**Passage shown**
▬▬▬▬▬▬▬▬▬▬
Our reconstruction of the Olenii Ostrov cemetery and its society suggests that a community of about 400-500 people was using the cemetery, and that this group was subdivided into several groups, each numbering 90-100 persons (Fig. 9). The duration of use was relatively brief, probably 80-120 years, i.e. 4-6 generations (O'Shea/Zvelebil 1984). The estimates are of course very approximate, but in line with other indications of short-term or intermittent burial practices, such as at Skateholm (Larsson 1989, 1993) or Zveinieki (Zagorkis 1987), even though the use of the same location may have extended over several millennia.

The symbolism evident in the burial rite at Olenii Ostrov links the cemetery to a broader corpus of ritual and cosmology of the northern hunter-gatherers. Material representations in the burials include zoomorphic figurines, axes and maceheads, and elk-headed terminals of the kind depicted at the rock-carvings at Nämforsen (even though Olenii Ostrov is 3000 years older, and 1000 km away from Nämforsen). Elk, bear and waterbirds are the most common designs (fig. 10). The shores of Lake Onega, where Olenii Ostrov is located, also contained rock carvings with the same

range of designs as those found at Nämforsen, using the same symbols as those found in the burials at Olenii Ostrov. Again, elk, deer (reindeer?), fish and waterbirds, and swan in particular are the most common designs. Humans are represented as engaged in hunting, harpooning, skiing and copulating with deer (Gurina 1956; Maula 1990; Savvateyev 1973).
▬▬▬▬▬▬▬▬▬▬
**Information supplied**
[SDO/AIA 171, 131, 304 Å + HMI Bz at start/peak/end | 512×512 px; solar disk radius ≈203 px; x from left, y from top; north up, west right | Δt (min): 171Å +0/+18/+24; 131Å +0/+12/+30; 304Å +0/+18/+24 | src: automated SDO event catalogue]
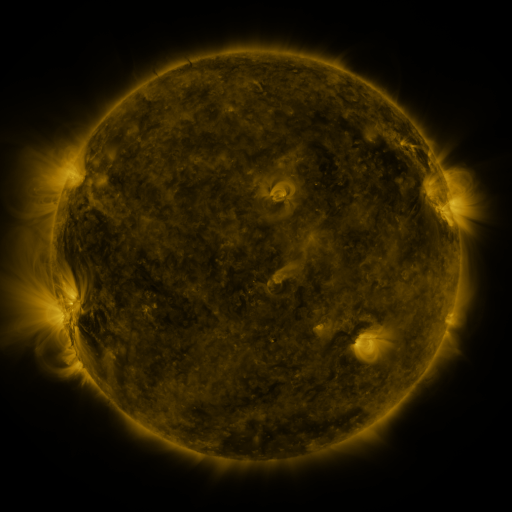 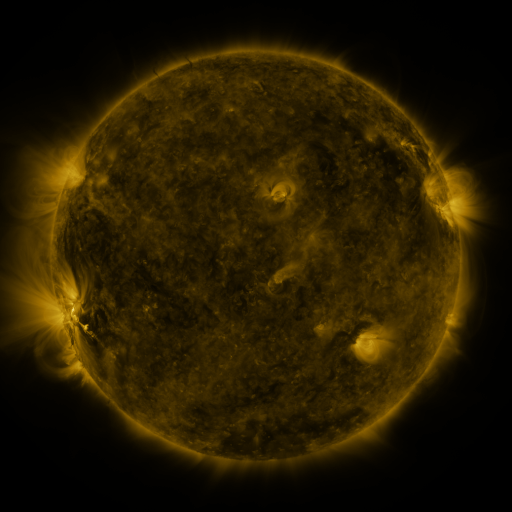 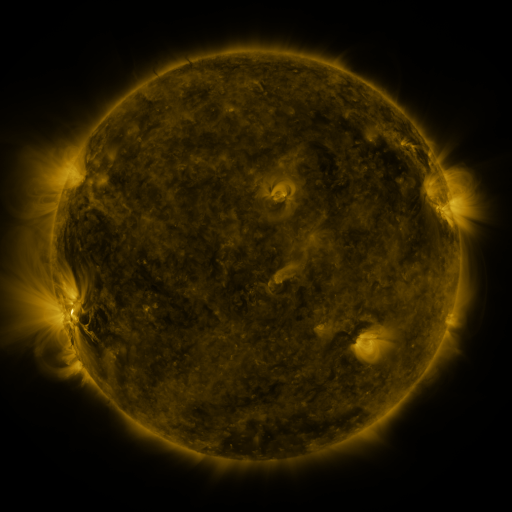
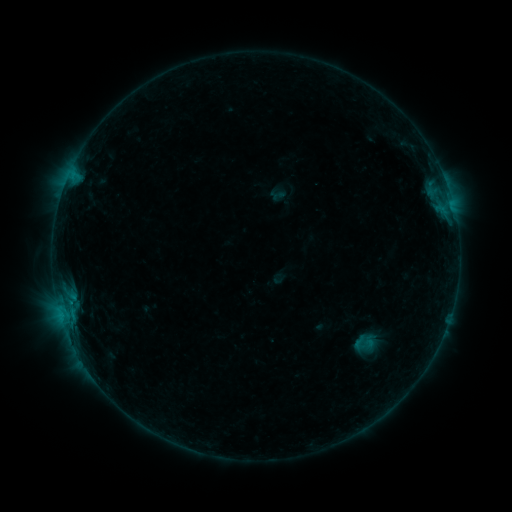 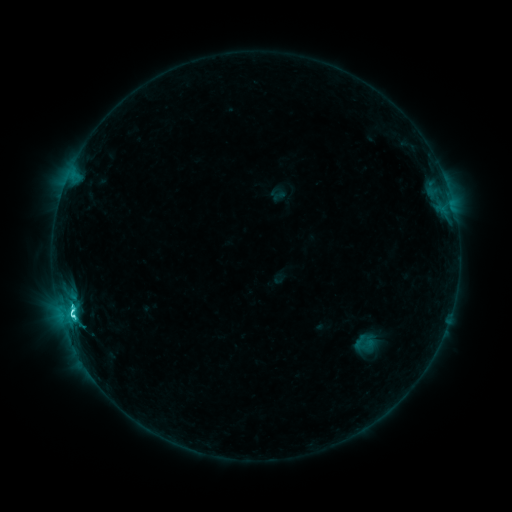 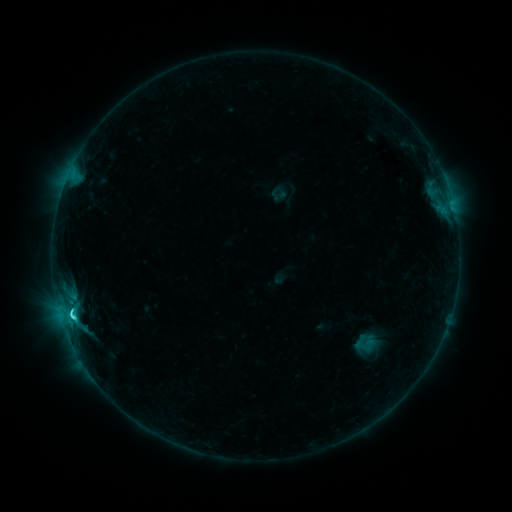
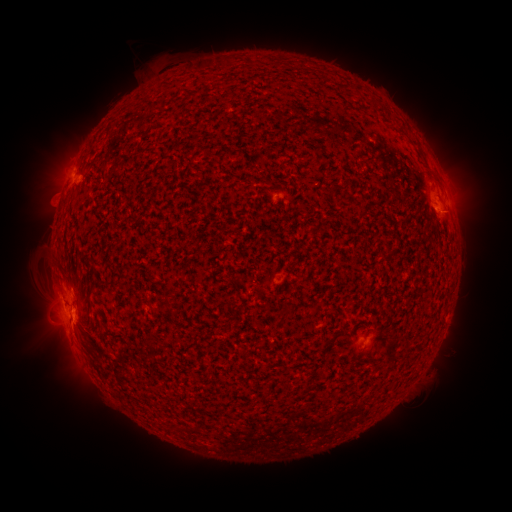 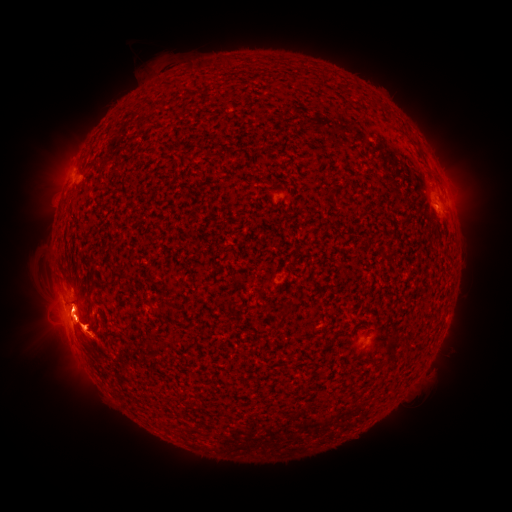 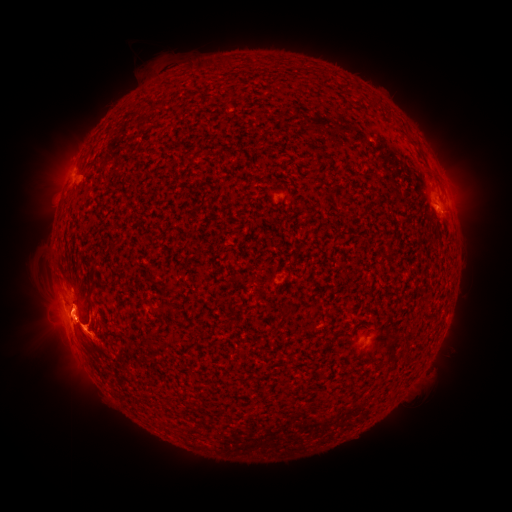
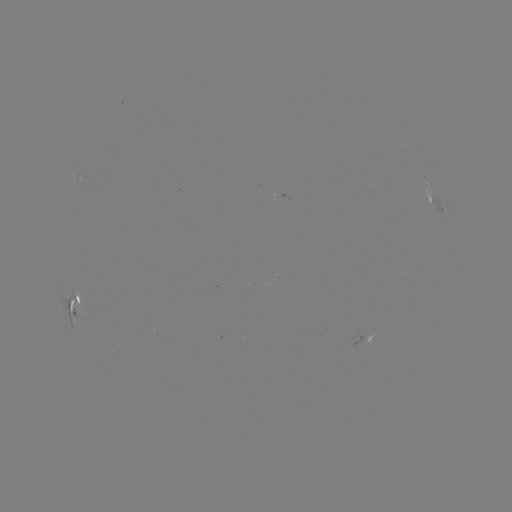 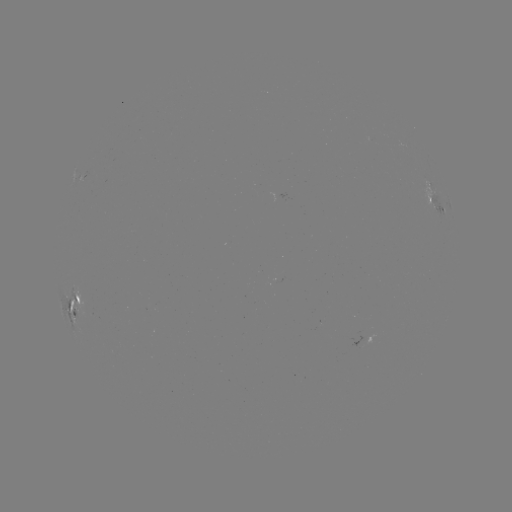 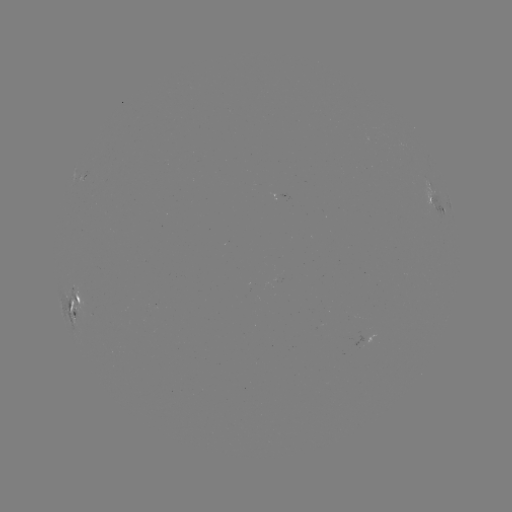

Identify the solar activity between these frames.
M1.4 flare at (74, 310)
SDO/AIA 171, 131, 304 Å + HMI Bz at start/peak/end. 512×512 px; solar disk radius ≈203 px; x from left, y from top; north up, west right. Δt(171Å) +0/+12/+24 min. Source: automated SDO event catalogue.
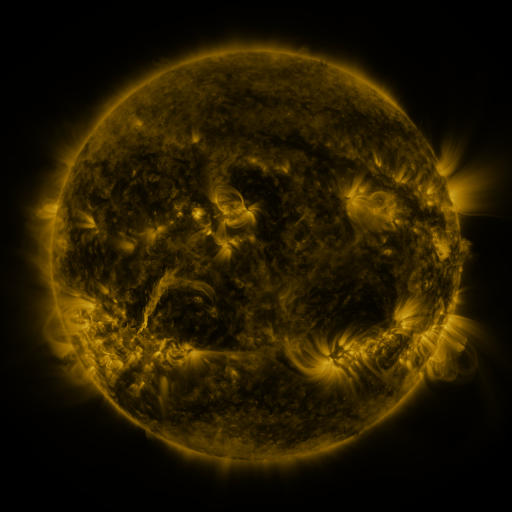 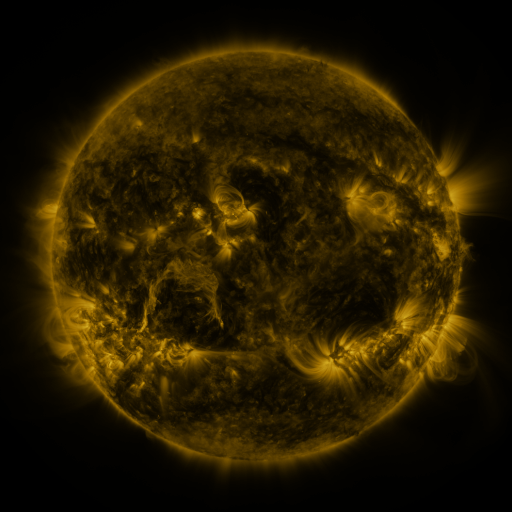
▬▬▬▬▬▬▬▬▬▬
**Stated problem**
In the passage on the Olenii Ostrov cemetery, how long is the cemetery estimated to have been in use?

**Result for this exercise**
Probably 80-120 years, or 4-6 generations.